Entries from a spatial reasoning dataset
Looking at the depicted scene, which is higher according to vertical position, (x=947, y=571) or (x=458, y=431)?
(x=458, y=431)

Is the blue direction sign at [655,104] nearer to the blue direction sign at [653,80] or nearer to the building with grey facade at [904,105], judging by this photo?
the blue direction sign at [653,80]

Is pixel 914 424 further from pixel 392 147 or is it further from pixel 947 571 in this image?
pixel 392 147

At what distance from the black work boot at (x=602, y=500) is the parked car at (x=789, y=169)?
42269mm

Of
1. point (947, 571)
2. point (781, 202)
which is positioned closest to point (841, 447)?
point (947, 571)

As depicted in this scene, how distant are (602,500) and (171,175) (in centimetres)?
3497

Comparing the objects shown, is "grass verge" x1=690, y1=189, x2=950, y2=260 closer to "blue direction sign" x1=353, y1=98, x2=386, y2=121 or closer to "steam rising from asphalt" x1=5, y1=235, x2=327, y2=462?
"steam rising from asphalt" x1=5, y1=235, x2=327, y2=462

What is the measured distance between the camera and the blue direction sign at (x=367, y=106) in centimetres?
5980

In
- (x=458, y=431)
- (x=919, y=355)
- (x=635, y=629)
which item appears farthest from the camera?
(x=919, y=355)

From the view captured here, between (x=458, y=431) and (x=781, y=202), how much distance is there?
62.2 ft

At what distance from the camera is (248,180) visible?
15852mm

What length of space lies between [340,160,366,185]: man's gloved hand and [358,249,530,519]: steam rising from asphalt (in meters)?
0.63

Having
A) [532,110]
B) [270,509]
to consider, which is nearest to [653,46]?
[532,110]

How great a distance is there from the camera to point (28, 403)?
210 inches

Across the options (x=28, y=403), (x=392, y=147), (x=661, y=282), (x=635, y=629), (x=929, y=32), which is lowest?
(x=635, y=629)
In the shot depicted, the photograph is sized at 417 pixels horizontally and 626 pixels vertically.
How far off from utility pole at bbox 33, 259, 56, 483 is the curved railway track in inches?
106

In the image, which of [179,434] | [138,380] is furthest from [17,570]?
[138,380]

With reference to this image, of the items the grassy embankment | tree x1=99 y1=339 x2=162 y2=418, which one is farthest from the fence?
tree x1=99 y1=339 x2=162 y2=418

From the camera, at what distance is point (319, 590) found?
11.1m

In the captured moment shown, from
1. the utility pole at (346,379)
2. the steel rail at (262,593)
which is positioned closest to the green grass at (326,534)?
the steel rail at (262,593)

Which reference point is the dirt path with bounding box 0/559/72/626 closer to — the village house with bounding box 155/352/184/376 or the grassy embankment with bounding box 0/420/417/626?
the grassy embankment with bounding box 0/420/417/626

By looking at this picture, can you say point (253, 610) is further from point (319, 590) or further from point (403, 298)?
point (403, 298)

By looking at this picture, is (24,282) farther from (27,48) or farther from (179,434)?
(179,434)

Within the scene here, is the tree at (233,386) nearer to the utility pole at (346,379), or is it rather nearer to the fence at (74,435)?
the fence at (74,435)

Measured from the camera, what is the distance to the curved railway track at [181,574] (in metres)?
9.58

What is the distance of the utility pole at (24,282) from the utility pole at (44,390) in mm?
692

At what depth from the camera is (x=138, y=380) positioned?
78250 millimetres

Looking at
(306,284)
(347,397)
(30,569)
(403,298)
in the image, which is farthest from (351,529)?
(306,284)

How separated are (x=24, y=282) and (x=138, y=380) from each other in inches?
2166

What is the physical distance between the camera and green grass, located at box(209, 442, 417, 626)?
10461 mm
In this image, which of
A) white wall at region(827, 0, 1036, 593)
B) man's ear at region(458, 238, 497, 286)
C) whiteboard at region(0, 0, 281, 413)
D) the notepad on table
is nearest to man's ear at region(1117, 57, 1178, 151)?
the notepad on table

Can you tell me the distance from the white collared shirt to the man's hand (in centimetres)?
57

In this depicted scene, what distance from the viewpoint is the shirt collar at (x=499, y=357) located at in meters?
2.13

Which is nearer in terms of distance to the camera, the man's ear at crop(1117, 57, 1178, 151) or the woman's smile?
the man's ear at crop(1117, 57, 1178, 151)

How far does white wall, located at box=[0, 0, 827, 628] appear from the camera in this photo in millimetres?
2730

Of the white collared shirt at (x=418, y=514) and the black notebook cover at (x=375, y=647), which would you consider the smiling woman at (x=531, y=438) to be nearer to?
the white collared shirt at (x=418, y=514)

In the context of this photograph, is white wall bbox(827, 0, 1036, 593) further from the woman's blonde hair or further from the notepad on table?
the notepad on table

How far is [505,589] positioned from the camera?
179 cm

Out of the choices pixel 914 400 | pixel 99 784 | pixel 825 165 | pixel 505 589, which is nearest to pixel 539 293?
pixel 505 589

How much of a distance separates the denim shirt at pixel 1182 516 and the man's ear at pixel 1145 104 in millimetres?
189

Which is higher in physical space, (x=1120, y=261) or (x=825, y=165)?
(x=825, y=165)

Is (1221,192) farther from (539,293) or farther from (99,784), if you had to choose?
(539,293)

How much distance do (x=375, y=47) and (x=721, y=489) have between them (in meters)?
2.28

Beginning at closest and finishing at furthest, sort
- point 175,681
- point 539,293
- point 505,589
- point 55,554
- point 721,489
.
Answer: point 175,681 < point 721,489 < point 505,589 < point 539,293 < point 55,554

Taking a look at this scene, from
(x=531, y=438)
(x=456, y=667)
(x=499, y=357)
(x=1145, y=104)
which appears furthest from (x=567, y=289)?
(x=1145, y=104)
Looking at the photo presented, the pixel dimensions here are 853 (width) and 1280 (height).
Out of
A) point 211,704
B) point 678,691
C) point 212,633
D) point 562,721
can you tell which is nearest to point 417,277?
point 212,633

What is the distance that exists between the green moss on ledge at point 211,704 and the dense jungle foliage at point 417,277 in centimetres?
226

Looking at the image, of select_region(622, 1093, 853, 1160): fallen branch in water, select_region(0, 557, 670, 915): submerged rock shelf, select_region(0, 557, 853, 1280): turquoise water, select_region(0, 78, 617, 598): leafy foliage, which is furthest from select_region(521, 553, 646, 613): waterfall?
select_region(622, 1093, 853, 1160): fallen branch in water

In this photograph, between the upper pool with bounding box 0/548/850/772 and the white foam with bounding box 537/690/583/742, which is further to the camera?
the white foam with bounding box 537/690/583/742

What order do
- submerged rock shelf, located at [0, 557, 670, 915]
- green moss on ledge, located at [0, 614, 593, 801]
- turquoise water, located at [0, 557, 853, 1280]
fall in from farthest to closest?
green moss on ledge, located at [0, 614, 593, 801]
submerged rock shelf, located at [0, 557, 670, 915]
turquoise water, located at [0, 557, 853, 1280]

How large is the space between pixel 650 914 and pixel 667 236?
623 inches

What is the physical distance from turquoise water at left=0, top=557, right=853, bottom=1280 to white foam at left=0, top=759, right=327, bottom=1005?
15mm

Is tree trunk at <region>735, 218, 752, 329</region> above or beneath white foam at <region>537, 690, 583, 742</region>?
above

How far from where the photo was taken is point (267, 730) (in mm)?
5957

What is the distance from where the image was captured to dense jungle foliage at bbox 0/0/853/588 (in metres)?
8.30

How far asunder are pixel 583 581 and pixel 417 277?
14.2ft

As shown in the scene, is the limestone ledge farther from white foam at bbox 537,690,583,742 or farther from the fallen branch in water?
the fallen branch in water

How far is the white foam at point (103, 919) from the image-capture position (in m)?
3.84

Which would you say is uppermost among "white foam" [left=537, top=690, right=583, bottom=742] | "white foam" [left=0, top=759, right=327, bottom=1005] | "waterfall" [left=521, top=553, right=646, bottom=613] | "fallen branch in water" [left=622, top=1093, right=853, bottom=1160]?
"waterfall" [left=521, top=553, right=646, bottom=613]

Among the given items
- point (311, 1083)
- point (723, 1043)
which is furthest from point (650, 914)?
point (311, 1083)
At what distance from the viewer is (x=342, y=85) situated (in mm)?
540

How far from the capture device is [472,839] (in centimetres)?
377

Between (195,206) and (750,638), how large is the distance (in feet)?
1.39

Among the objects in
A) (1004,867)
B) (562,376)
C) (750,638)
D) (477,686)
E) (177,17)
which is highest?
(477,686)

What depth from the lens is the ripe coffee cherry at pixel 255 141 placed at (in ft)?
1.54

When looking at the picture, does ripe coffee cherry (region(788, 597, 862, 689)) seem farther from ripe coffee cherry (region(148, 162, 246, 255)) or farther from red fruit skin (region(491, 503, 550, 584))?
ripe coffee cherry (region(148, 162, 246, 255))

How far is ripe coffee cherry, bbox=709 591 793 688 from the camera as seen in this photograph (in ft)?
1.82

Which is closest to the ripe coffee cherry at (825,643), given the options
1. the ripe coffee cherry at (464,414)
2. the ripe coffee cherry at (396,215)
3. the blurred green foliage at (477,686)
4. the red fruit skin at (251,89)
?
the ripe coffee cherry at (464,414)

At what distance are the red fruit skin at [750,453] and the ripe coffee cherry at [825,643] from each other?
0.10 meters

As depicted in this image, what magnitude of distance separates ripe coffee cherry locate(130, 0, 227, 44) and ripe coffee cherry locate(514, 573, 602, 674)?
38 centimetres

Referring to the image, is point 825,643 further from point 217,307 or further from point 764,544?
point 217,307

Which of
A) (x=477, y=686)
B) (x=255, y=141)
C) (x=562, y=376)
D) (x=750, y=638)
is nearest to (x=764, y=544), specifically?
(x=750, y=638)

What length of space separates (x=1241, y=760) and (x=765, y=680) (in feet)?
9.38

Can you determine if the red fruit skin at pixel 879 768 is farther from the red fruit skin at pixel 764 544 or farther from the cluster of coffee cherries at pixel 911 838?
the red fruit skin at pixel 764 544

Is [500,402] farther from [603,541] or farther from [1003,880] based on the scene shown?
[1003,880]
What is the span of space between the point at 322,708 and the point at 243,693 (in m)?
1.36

## EXERCISE GOAL:
Rewrite the entries from the line containing "Can you determine" through the end of the entries, inclusive, swapping each "farther" for "further" and leaving everything else unchanged.

## OUTPUT FOR THIS EXERCISE:
Can you determine if the red fruit skin at pixel 879 768 is further from the red fruit skin at pixel 764 544 or further from the cluster of coffee cherries at pixel 911 838?
the red fruit skin at pixel 764 544

Is [500,402] further from [603,541] or further from [1003,880] based on the scene shown?
[1003,880]
What is the span of space between the point at 322,708 and the point at 243,693 (in m)?
1.36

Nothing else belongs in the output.